Le vice congénital de l’orthographe française est qu’elle n’a pas l’alphabet qui lui convient. Il a donc fallu beaucoup bricoler, au Moyen-Age, pour écrire la langue française vulgaire qui se construisait. Tout au long des siècles, les débats ont été permanents. Et au fil des siècles, la langue orale s’est beaucoup éloignée de la langue écrite, nécessairement fixiste.
Contraitement à d’autres disciplines, depuis quatre siècles, c’est l’Etat, par le biais de l’Académie Française, qui fixe la norme acceptable, jusqu’en 1835 avec l’orthogrape fixée pour le concours de recrutements des instituteurs. Les rectifications orthographiques de 1990 vont rester une cause perdue, trop petites et trop compliquées pour qu’on s’en souvienne. Pour la première fois, l’Etat ne s’est plus fait respecter…

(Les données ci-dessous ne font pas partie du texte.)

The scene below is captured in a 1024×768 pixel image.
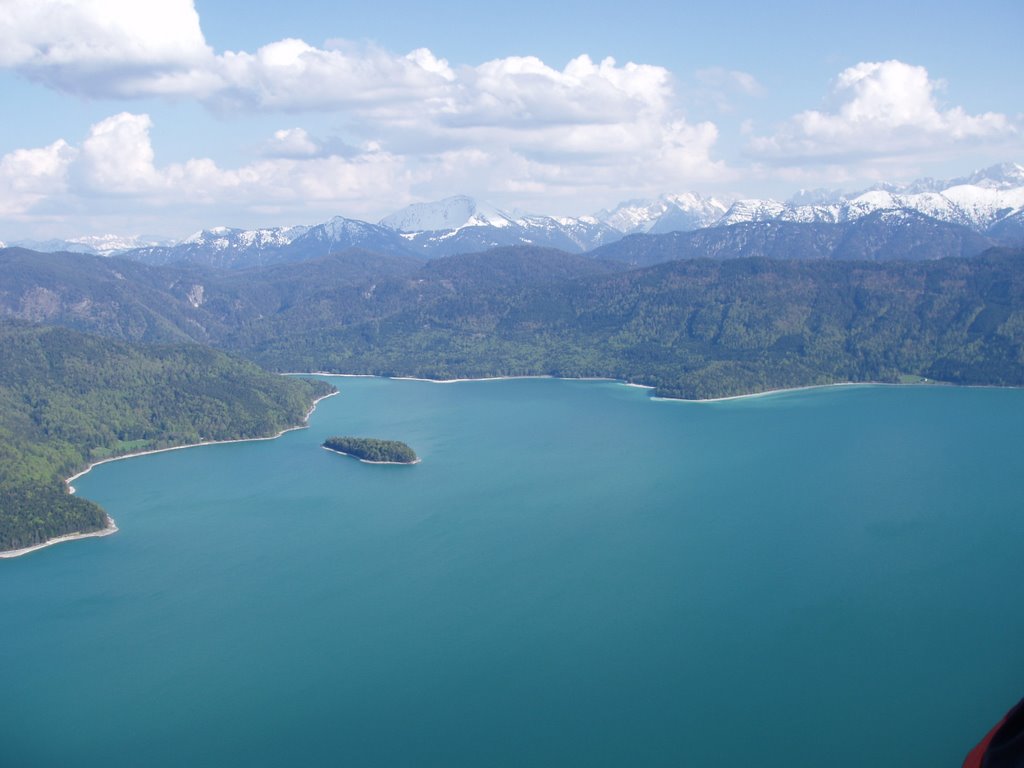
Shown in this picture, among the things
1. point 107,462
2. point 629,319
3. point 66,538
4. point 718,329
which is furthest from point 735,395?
point 66,538

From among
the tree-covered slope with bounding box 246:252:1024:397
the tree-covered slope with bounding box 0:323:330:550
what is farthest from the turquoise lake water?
the tree-covered slope with bounding box 246:252:1024:397

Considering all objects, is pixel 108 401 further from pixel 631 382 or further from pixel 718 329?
pixel 718 329

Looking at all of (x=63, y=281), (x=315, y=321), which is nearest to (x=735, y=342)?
(x=315, y=321)

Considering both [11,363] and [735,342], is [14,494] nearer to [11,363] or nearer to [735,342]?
[11,363]

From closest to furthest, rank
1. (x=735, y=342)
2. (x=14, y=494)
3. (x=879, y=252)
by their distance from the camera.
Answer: (x=14, y=494), (x=735, y=342), (x=879, y=252)

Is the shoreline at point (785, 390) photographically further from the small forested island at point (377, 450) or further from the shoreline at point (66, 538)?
the shoreline at point (66, 538)

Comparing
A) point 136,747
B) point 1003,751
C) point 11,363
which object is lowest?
point 136,747

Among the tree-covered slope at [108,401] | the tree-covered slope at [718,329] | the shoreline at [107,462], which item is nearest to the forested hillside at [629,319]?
the tree-covered slope at [718,329]
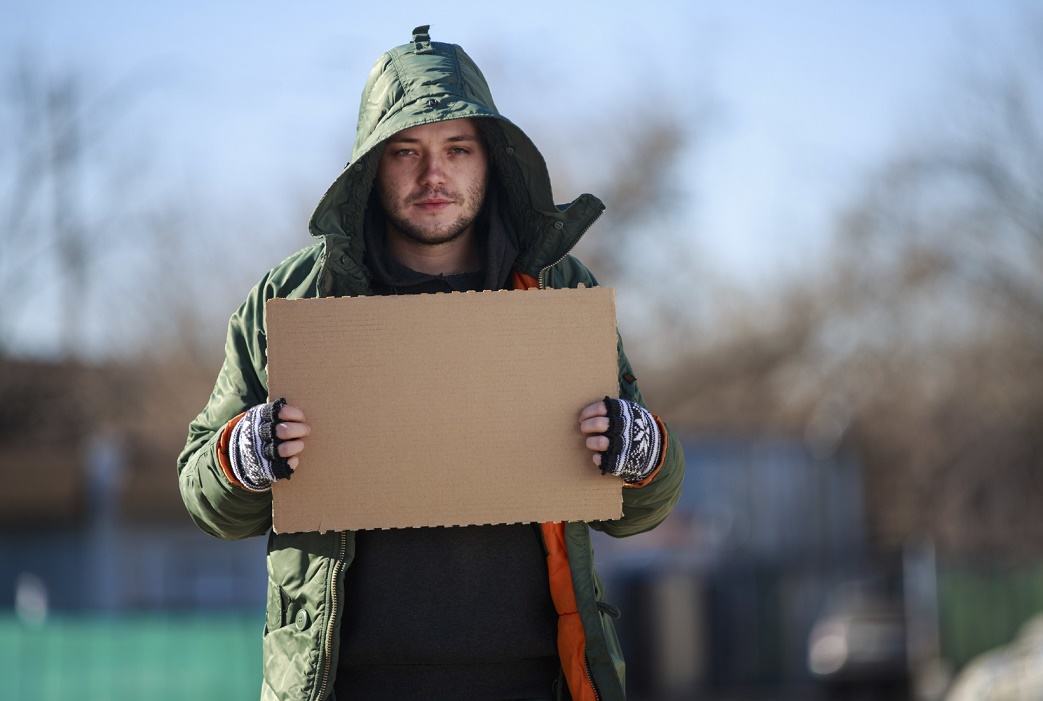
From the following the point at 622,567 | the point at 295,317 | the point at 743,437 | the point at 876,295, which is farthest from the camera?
the point at 876,295

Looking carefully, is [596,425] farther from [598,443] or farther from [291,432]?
[291,432]

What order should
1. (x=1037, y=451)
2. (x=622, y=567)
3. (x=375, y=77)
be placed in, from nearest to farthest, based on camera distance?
(x=375, y=77) < (x=622, y=567) < (x=1037, y=451)

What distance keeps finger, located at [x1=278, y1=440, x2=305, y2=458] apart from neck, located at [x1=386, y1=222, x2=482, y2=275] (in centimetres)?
74

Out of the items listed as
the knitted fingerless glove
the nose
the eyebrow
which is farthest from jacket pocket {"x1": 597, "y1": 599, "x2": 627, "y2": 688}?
the eyebrow

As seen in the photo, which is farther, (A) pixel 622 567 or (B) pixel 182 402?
(B) pixel 182 402

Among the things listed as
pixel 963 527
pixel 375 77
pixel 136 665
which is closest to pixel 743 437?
pixel 963 527

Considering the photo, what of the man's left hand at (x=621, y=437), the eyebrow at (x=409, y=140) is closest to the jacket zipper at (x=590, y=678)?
the man's left hand at (x=621, y=437)

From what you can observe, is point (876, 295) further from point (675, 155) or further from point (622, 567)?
point (622, 567)

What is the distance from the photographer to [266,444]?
3174 mm

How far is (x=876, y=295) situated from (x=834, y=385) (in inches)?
187

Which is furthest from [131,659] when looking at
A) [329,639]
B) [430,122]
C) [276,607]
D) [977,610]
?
[977,610]

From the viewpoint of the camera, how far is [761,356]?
122 ft

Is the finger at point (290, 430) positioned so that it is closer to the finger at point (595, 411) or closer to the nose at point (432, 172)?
the finger at point (595, 411)

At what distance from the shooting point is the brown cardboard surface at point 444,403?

L’orthographe et aussi un lieu de méfiance et de dérision pour les intellectuels, dont les linguistes, qui ont délaissé l’orthographe pour l’oral, jusqu’au redémarrage par la psychologie cognitive qui en a fait un cheval de bataille. Si la lingusitique a eu des effets positifs avec l’irruption de l’oral dans les classes, elle a aussi été un lieu à des curieux concepts, lorsqu’elle a oser parler de « toilettage » en parlant de la révision des textes après écriture.
Défense de l’évaluation
Je pense que l’Ecole doit des comptes à la Nation. L’évaluation des productions des élèves est un travail de labour, souvent peu créative. C’est un boulet dont se défient parfois les pédagogues, parce qu’elle se retourne souvent en jugement sur l’Ecole. Ce n’est jamais le moment de dire ce qui fait mal, entend-on parfois. Je prétend que mentir ou prendre du retard nous met en porte à faux. Par contre, il faut se méfier des évaluations nationales, même si je pense qu’elles ne sont pas assez utilisées : les évaluations critériées ont des effets d’hypocrisie ou de masque : quand on demande à un élève d’écrire un texte d’une vingtaine de lignes, avec des copies illisibles, non segmentés, mal orthographiés, avec quatorze critères dont trois seulement sur l’orthographe ou la grammaire, ne permettent pas de dire grand chose du « niveau ».
Il faut donc mesurer mieux les résultats des élèves. Il y a vingt ans, nous avons exploité 3000 dictées qu’un inspecteur obsessionnel avait fait passer en 1870. En 1986, nous avons fait repasser, avec André Chervel, cette dictée, avec l’idée de faire reculer l’idée de la « baisse du niveau », dix ans après l’instauration du collège unique. A l’époque, nous avions prouvé que le niveau en orthographe avait bien augmenté. Nous avions prouvé que les erreurs imputables à la langue (sans fonce pour s’enfonce) avaient quasiment disparu, montrant l’acculturation des petits français. Les fautes de grammaire et lexicales étaient celles qui pesaient le plus lourd.
Nous avions cependant oublié, au passage, de vérifier si le niveau avait augmenté de manière constante, ou si on avait eu un pic à l’après-guerre et une décrue ensuite.
Ma deuxième recherche a été initiée après plusieurs années de travail avec des élèves de ZEP, où je me désespérait des résultats de ces élèves les plus pauvres. On constate nettement l’écart de deux ans. Mais ce qui fait plonger les élèves de 2005, ce sont essentiellement les erreurs de grammaire.
Inconstestablement, c’est la question du temps d’exposition aux apprentissages qui est en cause. au collège, la question de l’orthographe est totalement absente. Mais en primaire, il est incontestable qu’on passe moins de temps à faire des gammes, tant ces pratiques ont été discréditées par les situations problèmes : « faire réfléchir », ça ne suffit pas pour que les pauvres progressent… Il faut installer des temps de repères, avec les deux piliers qu’a identifié Fayol : temps de production en contexte, temps d’exercices et travail spécifique sur le lexique.